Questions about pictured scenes

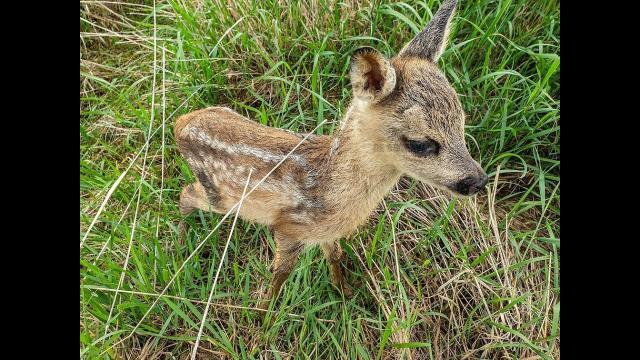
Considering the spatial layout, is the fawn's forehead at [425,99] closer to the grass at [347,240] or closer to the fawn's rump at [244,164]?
the fawn's rump at [244,164]

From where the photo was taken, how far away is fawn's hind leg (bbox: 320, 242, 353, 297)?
9.78ft

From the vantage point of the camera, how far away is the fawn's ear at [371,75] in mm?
2207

PROBLEM TO SOLVE
Place each line of the listing above into a JSON list of strings, one string per line, with blank lines and the pictures omitted.

FULL ANSWER
[
  "Considering the spatial layout, is the fawn's forehead at [425,99] closer to the grass at [347,240] or closer to the fawn's rump at [244,164]?",
  "the fawn's rump at [244,164]",
  "From where the photo was taken, how far away is fawn's hind leg (bbox: 320, 242, 353, 297)?",
  "9.78ft",
  "From the vantage point of the camera, how far away is the fawn's ear at [371,75] in mm?",
  "2207"
]